_COSA PRODURRE_: Cita alla lettera il passo del testo sull'incontro di Fede e Luce a Strasburgo che inizia con "Con Elena dal" e termina con "anche in lontananza.".

_TESTO DA ANALIZZARE_:

Quando si recita il Padre nostro in una ventina di lingue diverse, sale il rumore di un’orchestra che accorda prima di iniziare a eseguire. Eravamo 150 a Strasburgo, da 54 Paesi diversi (degli 86 in cui il movimento è presente), ed è capitato più volte di pregare insieme come Gesù ha insegnato, ciascuno nella propria lingua. Poi l’orchestra partiva. Ed era la musica gioiosa dei ragazzi delle comunità di Fede e Luce e dell’Arche di Strasburgo che sono venuti a trovarci. La piccola inarrestabile Lucia dalla risata scrosciante guidava il “trenino” fra le vie del centro della bella capitale alsaziana. Oppure era la musica vera delle chitarre guidate da Raul Izquierdo Garcia, nominato coordinatore internazionale per la seconda volta. Si canta e si balla sempre molto negli incontri di Fede e Luce, ed è stata Marie-Helène Mathieu, dall’alto dei suoi 94 anni (e che anni!), a sottolineare che la gioia è parte integrante del carisma del nostro movimento.
Con Elena dal Perù e Oksana dall’Ucraina
Ma era anche la musica dolente dell’amica ucraina Oksana, che ha raccontato di una comunità nella regione di Zaporizhia della quale non si hanno più notizie dall’inizio della guerra e della difficoltà di incontrarsi per le 37 comunità del suo Paese. I mille motivi per cui incontrarsi è difficile sono intuibili: lei ha aggiunto il fatto che soprattutto i ragazzi autistici sono terrorizzati dal rumore delle sirene e dallo scoppio delle bombe, anche in lontananza.
Dovendo ripercorrere gli ultimi cinque anni del movimento, dall’ultima assemblea in Libano fin qui, è chiaro che non si poteva non parlare della guerra e della pandemia. Elena, dal Perù, mi ha mostrato la foto della sua comunità, a Lima, nella capitale. Mi sono stupito che ci fossero solo dieci persone e le ho chiesto il motivo. Mi ha detto che la comunità era molto più grande ma alcuni sono morti a causa del covid e molti papà son dovuti tornare nelle città di origine perché non avevano più il lavoro. Fede e Luce ha perso 160 comunità e due province in cinque anni. Significa che sui nostri spartiti non c’è più musica da suonare? A noi è sembrato davvero di no. La stessa Oksana ha ringraziato commossa (e facendoci commuovere tutti!) per l’aiuto che da molte delle province di Fede e Luce è partito per l’Ucraina. E anche al di là dell’esempio estremo della guerra e delle sue conseguenze, Fede e Luce serve ancora.

_DATI DA ANALIZZARE_:
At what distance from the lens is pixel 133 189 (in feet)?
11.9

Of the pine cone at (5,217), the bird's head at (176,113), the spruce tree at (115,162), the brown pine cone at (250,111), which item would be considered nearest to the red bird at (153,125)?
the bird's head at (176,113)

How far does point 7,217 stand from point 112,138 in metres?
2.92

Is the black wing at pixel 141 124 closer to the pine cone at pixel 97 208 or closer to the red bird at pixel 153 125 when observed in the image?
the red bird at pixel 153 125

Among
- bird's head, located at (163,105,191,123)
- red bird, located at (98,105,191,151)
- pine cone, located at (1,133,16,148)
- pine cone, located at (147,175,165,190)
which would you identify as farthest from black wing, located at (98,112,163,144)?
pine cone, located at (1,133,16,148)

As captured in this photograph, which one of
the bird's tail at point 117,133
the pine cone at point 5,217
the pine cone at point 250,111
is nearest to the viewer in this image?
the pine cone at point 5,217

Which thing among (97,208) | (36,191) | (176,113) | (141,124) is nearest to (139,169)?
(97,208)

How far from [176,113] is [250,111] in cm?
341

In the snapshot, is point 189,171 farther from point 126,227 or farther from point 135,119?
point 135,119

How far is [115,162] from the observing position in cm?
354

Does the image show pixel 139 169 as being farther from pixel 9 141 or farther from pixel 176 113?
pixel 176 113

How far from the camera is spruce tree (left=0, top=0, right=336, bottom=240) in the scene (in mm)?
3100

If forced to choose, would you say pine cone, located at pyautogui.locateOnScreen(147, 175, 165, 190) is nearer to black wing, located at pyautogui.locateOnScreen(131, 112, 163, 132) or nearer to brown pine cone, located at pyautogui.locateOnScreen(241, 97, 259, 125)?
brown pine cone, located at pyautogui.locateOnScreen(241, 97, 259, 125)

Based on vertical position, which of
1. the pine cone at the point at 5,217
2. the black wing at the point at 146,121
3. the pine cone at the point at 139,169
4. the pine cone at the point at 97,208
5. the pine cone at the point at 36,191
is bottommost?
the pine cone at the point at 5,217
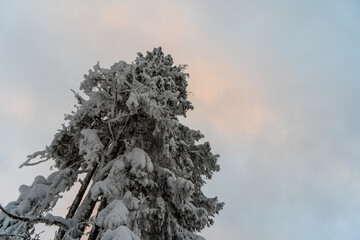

_RISPOSTA FINALE_:
Con Elena dal Perù e Oksana dall’Ucraina
Ma era anche la musica dolente dell’amica ucraina Oksana, che ha raccontato di una comunità nella regione di Zaporizhia della quale non si hanno più notizie dall’inizio della guerra e della difficoltà di incontrarsi per le 37 comunità del suo Paese. I mille motivi per cui incontrarsi è difficile sono intuibili: lei ha aggiunto il fatto che soprattutto i ragazzi autistici sono terrorizzati dal rumore delle sirene e dallo scoppio delle bombe, anche in lontananza.